**PROMPT**.
Proceed with the article on chief metaverse officers and generative AI from its final sentence, writing on in the same style.

**TEXT SECTION**.
=-=-=-=-=

As with all media-generated hype, sparks inevitably fizzle out and Hackl admits that she had expected to see more chief metaverse officers by now. “Obviously there’s a bit of a metaverse winter of sorts, aligned with a web3 winter with everything that’s happening in the economy. And in hindsight, it’s not a bad thing because there was way too much hype.”

There are, she says, still a lot of people inside brands and organizations that are leading the way on the metaverse, they just might not have that title and their budgets might have been reeled in. ”A lot of NFT projects that brands had been really keen on are having to take a step back. And we’re definitely getting asked more questions on how you define ROI.”

Instead, it is generative AI that is having its moment and Hackl says that while there are chief AI officers out there, they tend to be more technical and not so much up on the broader business connectivity side of things. ”Some of us that are in that chief metaverse role are being tasked with understanding generative AI and what it means for our companies. So, what are the tools we need to use? What tools would we recommend to clients?

”It’s starting to get to that point where we’re bringing together physical touchpoints to virtual touchpoints, so it’s about how you start to really connect these two so they make sense to the company, to the CFO, to everyone within an organization. Then you have generative AI coming into the mix and they have to get the budget to do stuff with that, but where do they get it from?

”There are more questions being asked and that’s not a bad thing.”

‘My most memorable moment’

Her time leading metaverse projects has had more than a few unforgettable moments, but producing a virtual concert for Walmart inside Walmart Land particularly stands out. ”I went to LA, helped the artists, I did the production of them in motion capture and then worked with my team to build and bring all that into the virtual space and Roblox.

=-=-=-=-=

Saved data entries
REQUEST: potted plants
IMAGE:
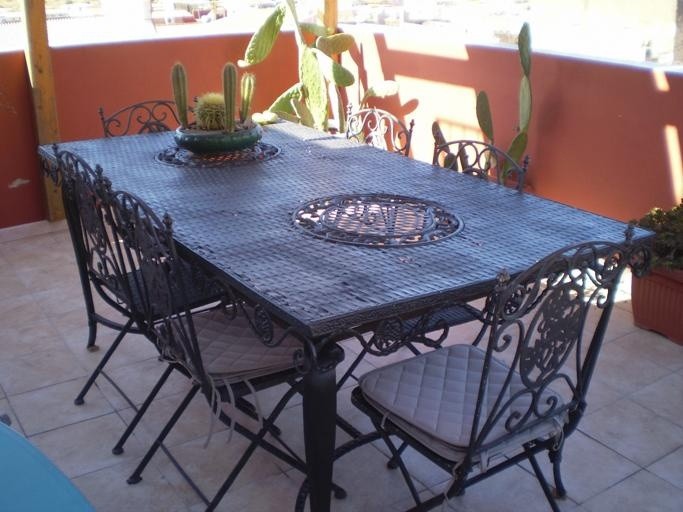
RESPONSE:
[170,62,263,155]
[630,198,683,345]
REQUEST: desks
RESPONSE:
[37,118,635,511]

=-=-=-=-=

**EXPECTED ANSWER**.
”If you had told me three years ago I’d be virtually producing a concert I would have been like, ’are you serious?’ But I had the skills to do it. I knew how to produce. I knew how to produce volumetric videos. It was a lot of work. It was a lot of long hours, long evenings. But when we got to see the final product, the final concert series, Electric Fest, inside Walmart Land... To me, it was worth it. It was just wonderful. The proudest moment for me was seeing my kids enjoy it and loving that their mother had done it.”

Hackl says she got to work with Madison Beer and Yungblud, doing motion capture, and says the fan reaction afterward will stay with her forever. ”It was just wonderful to see the actual people who this was for actually enjoying it.”

She has also found herself welcomed into the fashion industry with open arms – something she says isn’t normal for someone from the tech world. ”But I found a really good solid group of people there, I love talking to the brands and I now have my own luxury tech label, VerseLuxe, and we do amazing stuff.”

Finally, in a hat trick of memorable moments, Hackl tells how she was the first person in the world to ring the Nasdaq opening bell both physically and virtually. “It was the first time the bell was rung in the metaverse. And it was a woman and a Latina who did it. I’m very proud of that moment.”

Cathy Hackl is the chair of judges for The Drum Awards for the Metaverse, which will take place in late 2023.